BEGIN LISTED RECORDS

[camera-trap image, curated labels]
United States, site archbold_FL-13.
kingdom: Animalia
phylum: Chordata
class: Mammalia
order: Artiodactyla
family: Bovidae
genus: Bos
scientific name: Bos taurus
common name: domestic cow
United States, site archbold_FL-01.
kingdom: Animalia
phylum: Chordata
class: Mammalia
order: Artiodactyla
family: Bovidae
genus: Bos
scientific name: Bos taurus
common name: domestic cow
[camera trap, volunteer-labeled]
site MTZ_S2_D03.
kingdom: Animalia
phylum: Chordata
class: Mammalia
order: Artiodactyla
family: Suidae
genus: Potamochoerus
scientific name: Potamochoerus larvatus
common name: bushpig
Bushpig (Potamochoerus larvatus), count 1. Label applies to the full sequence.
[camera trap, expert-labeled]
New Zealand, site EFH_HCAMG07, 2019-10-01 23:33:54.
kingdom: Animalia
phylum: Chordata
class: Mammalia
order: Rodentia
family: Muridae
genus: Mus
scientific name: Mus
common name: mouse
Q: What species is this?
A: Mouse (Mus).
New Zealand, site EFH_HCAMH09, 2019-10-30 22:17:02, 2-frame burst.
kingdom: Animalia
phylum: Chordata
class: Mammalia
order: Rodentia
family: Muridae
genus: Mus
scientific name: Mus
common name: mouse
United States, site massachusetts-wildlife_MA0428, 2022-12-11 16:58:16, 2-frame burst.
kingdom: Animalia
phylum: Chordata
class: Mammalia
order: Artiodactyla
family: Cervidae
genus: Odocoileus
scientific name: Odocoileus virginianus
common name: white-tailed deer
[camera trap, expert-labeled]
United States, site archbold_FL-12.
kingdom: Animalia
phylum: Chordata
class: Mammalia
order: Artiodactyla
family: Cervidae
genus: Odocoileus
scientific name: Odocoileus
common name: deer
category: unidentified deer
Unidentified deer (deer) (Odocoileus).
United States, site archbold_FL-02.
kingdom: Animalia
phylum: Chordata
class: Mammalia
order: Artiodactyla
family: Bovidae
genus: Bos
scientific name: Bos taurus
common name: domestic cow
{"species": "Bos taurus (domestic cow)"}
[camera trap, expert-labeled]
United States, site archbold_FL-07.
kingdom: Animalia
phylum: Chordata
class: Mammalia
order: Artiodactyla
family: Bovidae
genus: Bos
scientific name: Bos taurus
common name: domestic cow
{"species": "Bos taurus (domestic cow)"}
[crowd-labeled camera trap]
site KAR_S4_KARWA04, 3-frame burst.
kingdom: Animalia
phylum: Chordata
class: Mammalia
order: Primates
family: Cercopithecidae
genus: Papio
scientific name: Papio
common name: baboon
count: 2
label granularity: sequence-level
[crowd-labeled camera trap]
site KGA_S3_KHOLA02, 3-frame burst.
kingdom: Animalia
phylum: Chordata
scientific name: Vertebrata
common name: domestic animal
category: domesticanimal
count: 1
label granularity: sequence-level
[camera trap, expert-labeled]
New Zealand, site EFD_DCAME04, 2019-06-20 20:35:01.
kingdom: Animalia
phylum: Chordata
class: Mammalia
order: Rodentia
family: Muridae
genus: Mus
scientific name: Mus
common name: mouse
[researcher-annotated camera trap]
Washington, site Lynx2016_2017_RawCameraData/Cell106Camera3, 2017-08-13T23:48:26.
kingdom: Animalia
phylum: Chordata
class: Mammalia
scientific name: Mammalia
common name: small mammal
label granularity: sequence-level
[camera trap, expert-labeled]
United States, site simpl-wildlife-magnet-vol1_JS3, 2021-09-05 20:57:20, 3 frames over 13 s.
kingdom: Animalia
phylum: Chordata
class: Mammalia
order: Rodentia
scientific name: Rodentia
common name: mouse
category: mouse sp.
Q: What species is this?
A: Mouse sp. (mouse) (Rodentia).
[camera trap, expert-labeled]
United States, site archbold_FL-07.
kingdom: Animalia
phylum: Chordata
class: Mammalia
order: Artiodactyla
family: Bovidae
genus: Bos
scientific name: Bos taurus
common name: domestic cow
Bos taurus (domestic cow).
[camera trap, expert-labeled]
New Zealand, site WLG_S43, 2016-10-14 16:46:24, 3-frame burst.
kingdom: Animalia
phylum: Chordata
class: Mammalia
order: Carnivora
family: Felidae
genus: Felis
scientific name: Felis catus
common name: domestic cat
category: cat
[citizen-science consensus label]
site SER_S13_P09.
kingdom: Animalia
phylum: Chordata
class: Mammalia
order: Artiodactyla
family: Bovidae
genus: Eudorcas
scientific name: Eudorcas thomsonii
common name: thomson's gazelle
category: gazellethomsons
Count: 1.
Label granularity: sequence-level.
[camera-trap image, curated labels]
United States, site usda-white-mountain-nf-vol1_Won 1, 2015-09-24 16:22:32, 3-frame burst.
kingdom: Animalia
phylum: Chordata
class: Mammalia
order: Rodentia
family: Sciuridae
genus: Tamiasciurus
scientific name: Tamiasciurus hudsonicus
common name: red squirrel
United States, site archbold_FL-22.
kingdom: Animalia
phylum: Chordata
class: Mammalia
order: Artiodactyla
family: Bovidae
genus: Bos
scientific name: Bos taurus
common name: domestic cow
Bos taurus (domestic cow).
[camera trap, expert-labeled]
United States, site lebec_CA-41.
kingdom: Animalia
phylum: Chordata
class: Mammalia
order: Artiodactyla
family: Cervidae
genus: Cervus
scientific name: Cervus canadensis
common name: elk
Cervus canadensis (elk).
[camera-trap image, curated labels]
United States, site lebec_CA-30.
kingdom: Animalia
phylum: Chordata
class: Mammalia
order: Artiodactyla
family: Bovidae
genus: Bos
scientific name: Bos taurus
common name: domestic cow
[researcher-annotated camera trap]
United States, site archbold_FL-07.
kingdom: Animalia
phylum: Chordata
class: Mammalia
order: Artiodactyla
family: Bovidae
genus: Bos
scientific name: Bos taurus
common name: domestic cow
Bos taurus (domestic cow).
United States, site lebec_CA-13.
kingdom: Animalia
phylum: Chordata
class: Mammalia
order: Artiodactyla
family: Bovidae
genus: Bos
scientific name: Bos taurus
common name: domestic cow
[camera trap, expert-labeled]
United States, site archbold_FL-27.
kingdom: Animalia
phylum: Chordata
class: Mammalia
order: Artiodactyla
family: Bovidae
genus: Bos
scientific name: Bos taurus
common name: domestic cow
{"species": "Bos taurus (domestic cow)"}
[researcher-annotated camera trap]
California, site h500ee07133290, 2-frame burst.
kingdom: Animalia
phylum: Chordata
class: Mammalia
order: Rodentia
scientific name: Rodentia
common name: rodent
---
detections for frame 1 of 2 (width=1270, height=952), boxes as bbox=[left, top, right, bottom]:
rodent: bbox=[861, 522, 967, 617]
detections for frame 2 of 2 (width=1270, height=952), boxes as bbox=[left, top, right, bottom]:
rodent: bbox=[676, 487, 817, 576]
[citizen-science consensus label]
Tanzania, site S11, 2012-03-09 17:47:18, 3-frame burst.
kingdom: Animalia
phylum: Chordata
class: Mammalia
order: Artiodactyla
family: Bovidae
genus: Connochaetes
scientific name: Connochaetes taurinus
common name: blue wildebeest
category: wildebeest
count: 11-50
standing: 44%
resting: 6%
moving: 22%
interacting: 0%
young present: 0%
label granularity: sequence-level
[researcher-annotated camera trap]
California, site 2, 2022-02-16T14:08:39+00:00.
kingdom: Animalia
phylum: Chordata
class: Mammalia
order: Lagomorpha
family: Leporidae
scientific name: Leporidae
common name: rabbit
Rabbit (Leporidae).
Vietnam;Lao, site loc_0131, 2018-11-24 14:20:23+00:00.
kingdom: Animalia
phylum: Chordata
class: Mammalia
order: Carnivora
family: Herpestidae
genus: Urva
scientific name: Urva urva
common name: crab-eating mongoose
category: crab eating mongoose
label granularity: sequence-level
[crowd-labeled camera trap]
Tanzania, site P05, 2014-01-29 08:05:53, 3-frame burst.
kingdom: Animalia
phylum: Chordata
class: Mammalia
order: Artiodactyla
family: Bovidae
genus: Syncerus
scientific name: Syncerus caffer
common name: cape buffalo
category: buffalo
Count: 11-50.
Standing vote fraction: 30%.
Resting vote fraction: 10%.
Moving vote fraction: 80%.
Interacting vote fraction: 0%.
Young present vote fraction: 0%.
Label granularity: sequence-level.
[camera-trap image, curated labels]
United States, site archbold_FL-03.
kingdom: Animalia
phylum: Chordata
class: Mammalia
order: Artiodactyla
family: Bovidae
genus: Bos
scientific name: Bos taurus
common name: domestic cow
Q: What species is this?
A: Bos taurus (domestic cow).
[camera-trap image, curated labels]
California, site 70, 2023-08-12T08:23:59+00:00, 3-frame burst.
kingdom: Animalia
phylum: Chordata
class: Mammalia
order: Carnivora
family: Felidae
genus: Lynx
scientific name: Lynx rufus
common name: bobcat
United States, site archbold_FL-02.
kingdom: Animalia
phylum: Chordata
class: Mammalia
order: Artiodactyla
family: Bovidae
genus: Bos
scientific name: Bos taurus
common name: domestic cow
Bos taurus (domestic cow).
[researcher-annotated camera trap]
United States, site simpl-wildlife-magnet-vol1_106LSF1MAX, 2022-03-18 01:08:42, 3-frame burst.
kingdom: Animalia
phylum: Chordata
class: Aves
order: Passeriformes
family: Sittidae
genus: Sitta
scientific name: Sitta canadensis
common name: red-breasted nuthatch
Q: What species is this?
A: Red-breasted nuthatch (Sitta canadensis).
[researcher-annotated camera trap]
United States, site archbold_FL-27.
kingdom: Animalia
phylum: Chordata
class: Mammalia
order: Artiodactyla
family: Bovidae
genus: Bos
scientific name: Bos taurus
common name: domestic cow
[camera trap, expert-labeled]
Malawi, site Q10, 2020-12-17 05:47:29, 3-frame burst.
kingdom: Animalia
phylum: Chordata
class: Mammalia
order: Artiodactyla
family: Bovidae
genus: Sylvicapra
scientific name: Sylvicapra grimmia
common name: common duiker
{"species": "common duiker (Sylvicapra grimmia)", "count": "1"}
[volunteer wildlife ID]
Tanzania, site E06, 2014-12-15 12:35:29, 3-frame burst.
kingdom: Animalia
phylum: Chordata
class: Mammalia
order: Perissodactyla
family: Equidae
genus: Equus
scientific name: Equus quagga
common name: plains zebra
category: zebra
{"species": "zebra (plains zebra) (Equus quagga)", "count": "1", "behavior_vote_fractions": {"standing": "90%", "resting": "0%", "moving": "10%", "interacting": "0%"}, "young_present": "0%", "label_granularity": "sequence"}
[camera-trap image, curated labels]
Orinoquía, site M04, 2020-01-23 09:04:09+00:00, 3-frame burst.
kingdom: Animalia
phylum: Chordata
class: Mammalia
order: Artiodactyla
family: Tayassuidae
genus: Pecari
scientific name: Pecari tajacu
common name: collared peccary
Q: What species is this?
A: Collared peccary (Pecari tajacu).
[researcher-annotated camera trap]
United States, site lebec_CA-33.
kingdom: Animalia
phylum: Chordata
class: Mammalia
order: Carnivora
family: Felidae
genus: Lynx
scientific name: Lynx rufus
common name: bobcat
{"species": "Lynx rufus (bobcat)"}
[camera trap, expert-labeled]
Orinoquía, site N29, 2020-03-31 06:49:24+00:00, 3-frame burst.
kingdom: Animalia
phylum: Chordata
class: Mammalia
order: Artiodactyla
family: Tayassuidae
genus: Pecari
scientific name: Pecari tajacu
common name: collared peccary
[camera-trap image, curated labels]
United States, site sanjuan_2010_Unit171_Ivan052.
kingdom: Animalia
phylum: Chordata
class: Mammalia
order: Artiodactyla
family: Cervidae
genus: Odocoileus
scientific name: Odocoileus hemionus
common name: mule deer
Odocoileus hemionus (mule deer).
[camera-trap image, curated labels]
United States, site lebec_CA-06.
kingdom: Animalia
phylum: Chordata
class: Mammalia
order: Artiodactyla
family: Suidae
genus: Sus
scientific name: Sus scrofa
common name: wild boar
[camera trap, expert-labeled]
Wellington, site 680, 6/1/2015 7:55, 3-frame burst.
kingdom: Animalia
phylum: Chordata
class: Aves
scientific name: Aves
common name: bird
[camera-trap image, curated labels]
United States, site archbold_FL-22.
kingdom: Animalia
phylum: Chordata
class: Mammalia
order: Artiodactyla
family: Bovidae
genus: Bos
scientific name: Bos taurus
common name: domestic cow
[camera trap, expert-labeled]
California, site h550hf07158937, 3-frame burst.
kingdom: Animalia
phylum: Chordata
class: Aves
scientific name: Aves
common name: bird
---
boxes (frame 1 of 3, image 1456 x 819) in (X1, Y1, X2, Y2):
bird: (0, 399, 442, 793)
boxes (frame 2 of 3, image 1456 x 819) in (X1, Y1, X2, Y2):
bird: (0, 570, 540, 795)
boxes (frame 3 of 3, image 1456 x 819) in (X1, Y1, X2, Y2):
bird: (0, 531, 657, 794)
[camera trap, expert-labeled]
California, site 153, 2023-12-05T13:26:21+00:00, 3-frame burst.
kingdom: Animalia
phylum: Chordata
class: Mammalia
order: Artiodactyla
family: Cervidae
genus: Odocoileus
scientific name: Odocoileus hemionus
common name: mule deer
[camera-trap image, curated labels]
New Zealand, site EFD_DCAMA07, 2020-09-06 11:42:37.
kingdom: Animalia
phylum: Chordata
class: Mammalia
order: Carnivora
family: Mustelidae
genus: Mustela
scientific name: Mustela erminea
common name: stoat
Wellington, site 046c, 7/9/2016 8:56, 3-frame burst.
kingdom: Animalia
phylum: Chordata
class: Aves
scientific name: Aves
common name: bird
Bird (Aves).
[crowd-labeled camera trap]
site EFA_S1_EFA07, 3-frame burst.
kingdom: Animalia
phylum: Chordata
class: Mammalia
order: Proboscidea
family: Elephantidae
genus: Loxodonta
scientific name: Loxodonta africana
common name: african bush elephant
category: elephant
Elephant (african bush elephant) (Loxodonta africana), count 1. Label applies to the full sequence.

END LISTED RECORDS

Track down all lines above with the string "Wellington" and copy them.

Wellington, site 680, 6/1/2015 7:55, 3-frame burst.
Wellington, site 046c, 7/9/2016 8:56, 3-frame burst.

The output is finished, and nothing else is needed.